Rows from a spatial reasoning dataset:
⁂

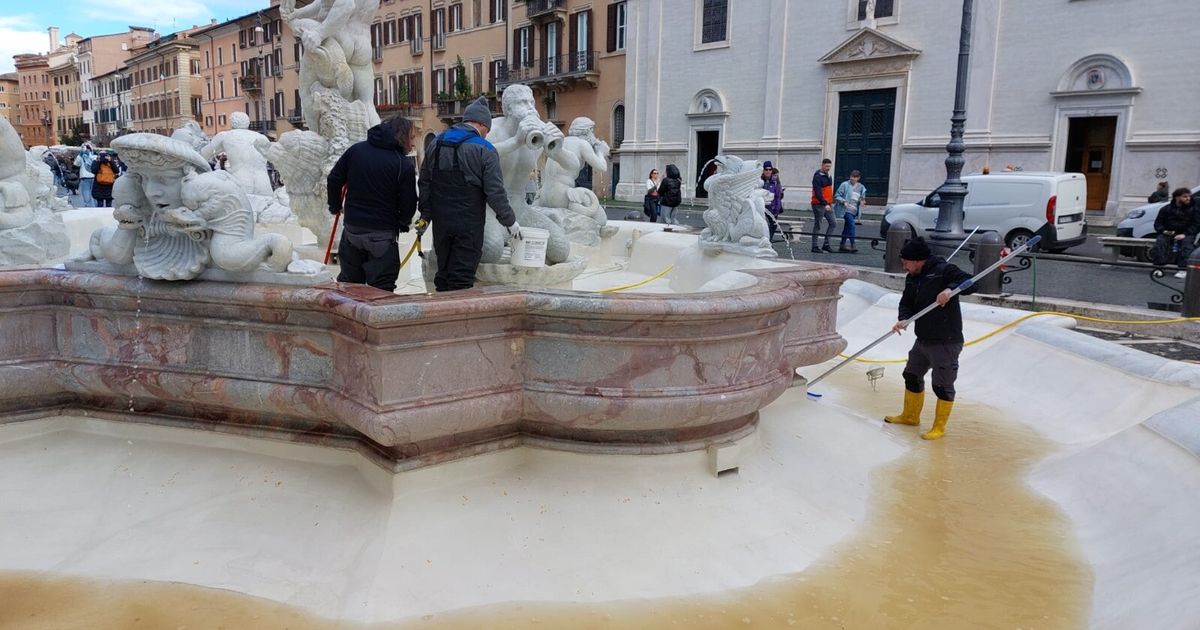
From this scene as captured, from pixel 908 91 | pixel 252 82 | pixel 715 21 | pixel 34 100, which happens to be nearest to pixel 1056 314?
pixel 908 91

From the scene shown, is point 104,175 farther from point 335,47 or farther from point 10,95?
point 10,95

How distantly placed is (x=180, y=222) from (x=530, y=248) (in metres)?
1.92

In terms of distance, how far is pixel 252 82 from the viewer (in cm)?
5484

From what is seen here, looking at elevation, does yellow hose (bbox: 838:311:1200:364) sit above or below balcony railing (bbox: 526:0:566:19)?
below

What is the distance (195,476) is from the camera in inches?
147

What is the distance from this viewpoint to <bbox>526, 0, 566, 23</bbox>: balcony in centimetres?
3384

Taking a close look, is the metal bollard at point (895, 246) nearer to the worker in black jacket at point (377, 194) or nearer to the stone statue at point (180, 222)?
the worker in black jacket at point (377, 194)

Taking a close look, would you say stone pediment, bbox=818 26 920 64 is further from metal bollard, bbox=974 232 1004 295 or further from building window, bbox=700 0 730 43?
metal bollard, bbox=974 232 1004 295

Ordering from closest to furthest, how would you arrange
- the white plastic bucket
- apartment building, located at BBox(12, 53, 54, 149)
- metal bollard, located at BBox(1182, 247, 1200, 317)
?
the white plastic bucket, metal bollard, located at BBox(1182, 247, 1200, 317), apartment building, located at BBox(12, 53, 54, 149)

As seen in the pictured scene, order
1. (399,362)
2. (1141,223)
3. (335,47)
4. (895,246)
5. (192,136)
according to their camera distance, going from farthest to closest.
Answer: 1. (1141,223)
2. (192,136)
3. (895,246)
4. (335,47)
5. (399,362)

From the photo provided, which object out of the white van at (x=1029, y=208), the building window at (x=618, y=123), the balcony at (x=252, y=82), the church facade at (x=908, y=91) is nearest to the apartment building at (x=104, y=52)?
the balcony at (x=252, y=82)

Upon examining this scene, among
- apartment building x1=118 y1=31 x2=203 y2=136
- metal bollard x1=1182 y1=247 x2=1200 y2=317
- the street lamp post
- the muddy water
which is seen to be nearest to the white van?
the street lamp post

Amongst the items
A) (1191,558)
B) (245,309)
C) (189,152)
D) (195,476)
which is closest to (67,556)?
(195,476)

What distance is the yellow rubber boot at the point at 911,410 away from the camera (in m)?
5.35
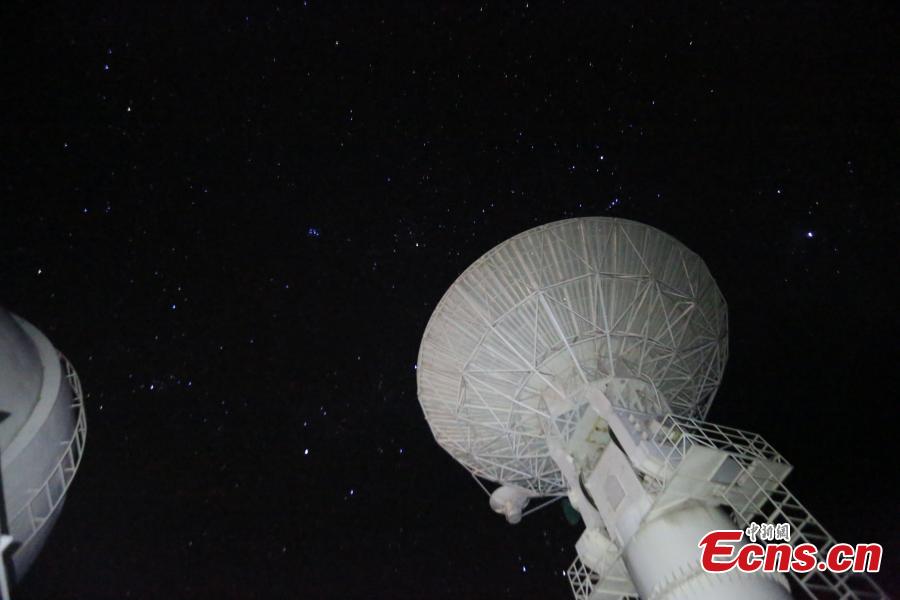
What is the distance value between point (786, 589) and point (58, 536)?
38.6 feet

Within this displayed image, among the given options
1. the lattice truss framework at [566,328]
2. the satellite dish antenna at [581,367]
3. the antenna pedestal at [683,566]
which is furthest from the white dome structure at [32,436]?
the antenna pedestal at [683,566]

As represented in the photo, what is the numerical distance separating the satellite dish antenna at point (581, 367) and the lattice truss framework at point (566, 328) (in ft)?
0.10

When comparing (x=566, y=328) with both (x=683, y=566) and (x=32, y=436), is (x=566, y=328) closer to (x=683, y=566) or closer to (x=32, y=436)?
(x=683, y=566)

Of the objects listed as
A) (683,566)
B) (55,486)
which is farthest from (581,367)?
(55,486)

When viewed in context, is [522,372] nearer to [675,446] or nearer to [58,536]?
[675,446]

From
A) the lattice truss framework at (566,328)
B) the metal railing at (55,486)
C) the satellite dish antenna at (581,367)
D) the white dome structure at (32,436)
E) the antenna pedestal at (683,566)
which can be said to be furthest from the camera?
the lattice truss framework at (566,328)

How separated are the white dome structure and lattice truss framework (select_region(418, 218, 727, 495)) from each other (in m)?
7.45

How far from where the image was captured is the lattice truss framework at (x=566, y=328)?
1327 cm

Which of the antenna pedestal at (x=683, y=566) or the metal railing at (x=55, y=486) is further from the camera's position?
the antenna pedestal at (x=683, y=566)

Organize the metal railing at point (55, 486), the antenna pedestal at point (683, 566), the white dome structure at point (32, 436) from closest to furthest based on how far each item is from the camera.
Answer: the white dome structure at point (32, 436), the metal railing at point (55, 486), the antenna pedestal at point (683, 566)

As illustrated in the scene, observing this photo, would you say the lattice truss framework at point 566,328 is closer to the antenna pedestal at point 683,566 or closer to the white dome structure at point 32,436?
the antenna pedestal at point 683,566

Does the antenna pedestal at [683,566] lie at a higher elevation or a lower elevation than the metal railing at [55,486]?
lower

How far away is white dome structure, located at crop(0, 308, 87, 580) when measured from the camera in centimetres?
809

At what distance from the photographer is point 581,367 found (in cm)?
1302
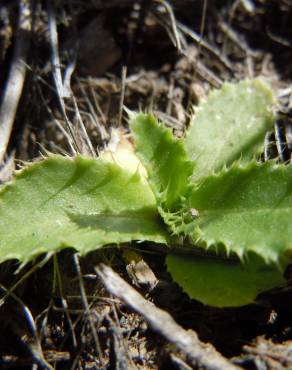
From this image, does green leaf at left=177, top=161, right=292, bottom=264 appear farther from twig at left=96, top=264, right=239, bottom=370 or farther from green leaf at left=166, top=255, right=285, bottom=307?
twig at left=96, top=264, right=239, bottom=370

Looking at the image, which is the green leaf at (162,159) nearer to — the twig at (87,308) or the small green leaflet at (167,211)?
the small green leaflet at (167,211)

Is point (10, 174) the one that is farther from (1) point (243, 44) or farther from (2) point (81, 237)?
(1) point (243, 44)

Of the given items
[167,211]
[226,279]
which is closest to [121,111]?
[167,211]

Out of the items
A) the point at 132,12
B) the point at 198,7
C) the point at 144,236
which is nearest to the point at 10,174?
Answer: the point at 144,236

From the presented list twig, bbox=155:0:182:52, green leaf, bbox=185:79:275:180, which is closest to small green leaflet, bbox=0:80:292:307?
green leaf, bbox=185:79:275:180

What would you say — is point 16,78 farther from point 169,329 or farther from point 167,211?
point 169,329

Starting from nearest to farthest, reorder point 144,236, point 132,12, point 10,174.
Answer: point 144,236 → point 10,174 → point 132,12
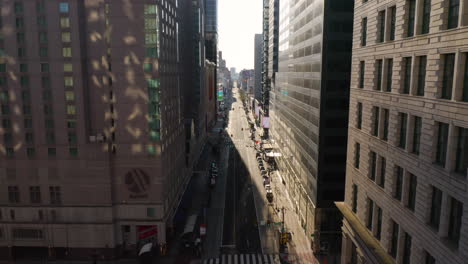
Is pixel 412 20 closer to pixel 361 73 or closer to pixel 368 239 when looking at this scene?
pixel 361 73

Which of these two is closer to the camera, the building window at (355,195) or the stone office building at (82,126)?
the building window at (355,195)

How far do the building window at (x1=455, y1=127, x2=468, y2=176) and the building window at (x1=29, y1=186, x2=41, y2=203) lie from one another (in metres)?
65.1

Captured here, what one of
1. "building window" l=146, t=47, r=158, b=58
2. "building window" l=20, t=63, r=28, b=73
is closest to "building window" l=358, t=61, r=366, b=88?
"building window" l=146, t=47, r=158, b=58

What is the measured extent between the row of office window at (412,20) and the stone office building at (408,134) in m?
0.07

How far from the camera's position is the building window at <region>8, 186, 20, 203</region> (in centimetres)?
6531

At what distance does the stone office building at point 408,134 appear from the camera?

⁂

__WHAT IS NEEDED__
Output each line exactly; omit every picture.

__RESULT OF THIS EXERCISE__
From this scene as captured, from pixel 908 91 | pixel 252 82 | pixel 715 21 | pixel 34 100, which happens to be nearest to pixel 1056 314?
pixel 908 91

From the scene shown, is point 104,175 farther from point 335,47 or farther from point 10,95?
point 10,95

How distantly placed is (x=180, y=222) from (x=530, y=248) (in metres)?
1.92

In terms of distance, how far is pixel 252 82 from the viewer (in cm)?
5484

From what is seen here, looking at elevation, does yellow hose (bbox: 838:311:1200:364) sit above or below balcony railing (bbox: 526:0:566:19)?
below

What is the distance (195,476) is from the camera in inches?
147

What is the distance from this viewpoint to <bbox>526, 0, 566, 23</bbox>: balcony in centimetres?
3384

Taking a close look, is the metal bollard at point (895, 246) nearer to the worker in black jacket at point (377, 194) or nearer to the stone statue at point (180, 222)?
the worker in black jacket at point (377, 194)

Taking a close look, would you say stone pediment, bbox=818 26 920 64 is further from metal bollard, bbox=974 232 1004 295 or further from building window, bbox=700 0 730 43?
metal bollard, bbox=974 232 1004 295

Ordering from closest to furthest, how would you arrange
- the white plastic bucket
- apartment building, located at BBox(12, 53, 54, 149)
- metal bollard, located at BBox(1182, 247, 1200, 317)
?
the white plastic bucket, metal bollard, located at BBox(1182, 247, 1200, 317), apartment building, located at BBox(12, 53, 54, 149)

As seen in the pictured scene, order
1. (399,362)
2. (1141,223)
3. (335,47)
4. (895,246)
5. (192,136)
according to their camera distance, going from farthest to closest.
Answer: 1. (1141,223)
2. (192,136)
3. (895,246)
4. (335,47)
5. (399,362)

From the photo provided, which object out of the white van at (x=1029, y=208), the building window at (x=618, y=123), the balcony at (x=252, y=82), the church facade at (x=908, y=91) is nearest to the apartment building at (x=104, y=52)?
the balcony at (x=252, y=82)

Upon examining this scene, among
- apartment building x1=118 y1=31 x2=203 y2=136
- metal bollard x1=1182 y1=247 x2=1200 y2=317
- the street lamp post
- the muddy water
which is seen to be nearest to the white van?
the street lamp post

Amongst the items
A) (1191,558)
B) (245,309)
C) (189,152)
D) (195,476)
which is closest to (67,556)?
(195,476)

What distance is the yellow rubber boot at the point at 911,410 away from the camera (in m)?
5.35
What is the distance value between point (786, 589) and point (58, 536)?
38.6 feet

Within this displayed image, among the given options
1. the lattice truss framework at [566,328]
2. the satellite dish antenna at [581,367]
3. the antenna pedestal at [683,566]
which is furthest from the white dome structure at [32,436]?
the antenna pedestal at [683,566]

As represented in the photo, what is the numerical distance separating the satellite dish antenna at point (581, 367) and the lattice truss framework at point (566, 328) (in ft)?
0.10

When comparing (x=566, y=328) with both (x=683, y=566) and (x=32, y=436), is (x=566, y=328) closer to (x=683, y=566) or closer to (x=32, y=436)?
(x=683, y=566)

Of the objects listed as
A) (683,566)
B) (55,486)
which is farthest from (581,367)?
(55,486)

When viewed in context, is [522,372] nearer to [675,446] or nearer to [58,536]?
[675,446]

From
A) the lattice truss framework at (566,328)
B) the metal railing at (55,486)
C) the satellite dish antenna at (581,367)
D) the white dome structure at (32,436)
E) the antenna pedestal at (683,566)
which can be said to be furthest from the camera?
the lattice truss framework at (566,328)

How separated are the white dome structure and lattice truss framework (select_region(418, 218, 727, 495)) from each other (in m)?
7.45

How far from where the image was captured is the lattice truss framework at (x=566, y=328)?
1327 cm

Which of the antenna pedestal at (x=683, y=566) or the metal railing at (x=55, y=486) is further from the camera's position?
the antenna pedestal at (x=683, y=566)

Organize the metal railing at point (55, 486), the antenna pedestal at point (683, 566), the white dome structure at point (32, 436) from closest to furthest based on how far each item is from the camera.
Answer: the white dome structure at point (32, 436), the metal railing at point (55, 486), the antenna pedestal at point (683, 566)

As illustrated in the scene, observing this photo, would you say the lattice truss framework at point 566,328 is closer to the antenna pedestal at point 683,566 or closer to the white dome structure at point 32,436?
the antenna pedestal at point 683,566

Does the antenna pedestal at [683,566] lie at a higher elevation or a lower elevation than the metal railing at [55,486]?
lower

How far away is white dome structure, located at crop(0, 308, 87, 580) when measured from the camera in centimetres?
809

At what distance from the photographer is point 581,367 found (in cm)?
1302
From this image, does green leaf at left=177, top=161, right=292, bottom=264 appear farther from twig at left=96, top=264, right=239, bottom=370 or farther from green leaf at left=166, top=255, right=285, bottom=307?
twig at left=96, top=264, right=239, bottom=370

Looking at the image, which is the green leaf at (162,159) nearer to — the twig at (87,308) or the small green leaflet at (167,211)?
the small green leaflet at (167,211)

Is point (10, 174) the one that is farther from (1) point (243, 44) or farther from (2) point (81, 237)?
(1) point (243, 44)

Of the given items
[167,211]
[226,279]
which is closest to [121,111]?
[167,211]

Out of the items
A) the point at 132,12
B) the point at 198,7
C) the point at 144,236
which is nearest to the point at 10,174?
Answer: the point at 144,236

From the presented list twig, bbox=155:0:182:52, green leaf, bbox=185:79:275:180, which is closest to small green leaflet, bbox=0:80:292:307?
green leaf, bbox=185:79:275:180

What would you say — is point 16,78 farther from point 169,329 or farther from point 167,211?
point 169,329

Starting from nearest to farthest, reorder point 144,236, point 132,12, point 10,174.
Answer: point 144,236 → point 10,174 → point 132,12
Is pixel 412 20 closer to pixel 361 73 or closer to pixel 368 239 when looking at this scene?
pixel 361 73

Which of these two is closer to the camera, the building window at (355,195) or the stone office building at (82,126)?
the building window at (355,195)

How far do the building window at (x1=455, y1=127, x2=468, y2=176) and the building window at (x1=29, y1=186, x2=41, y2=203) lie from one another (in metres)?
65.1

Captured here, what one of
1. "building window" l=146, t=47, r=158, b=58
2. "building window" l=20, t=63, r=28, b=73
is closest to "building window" l=358, t=61, r=366, b=88?
"building window" l=146, t=47, r=158, b=58

What is the measured extent between the row of office window at (412,20) and the stone office building at (408,134) in m?
0.07

How far from the camera's position is the building window at <region>8, 186, 20, 203</region> (in centimetres)?
6531

At what distance does the stone office building at point 408,134 appear from the camera?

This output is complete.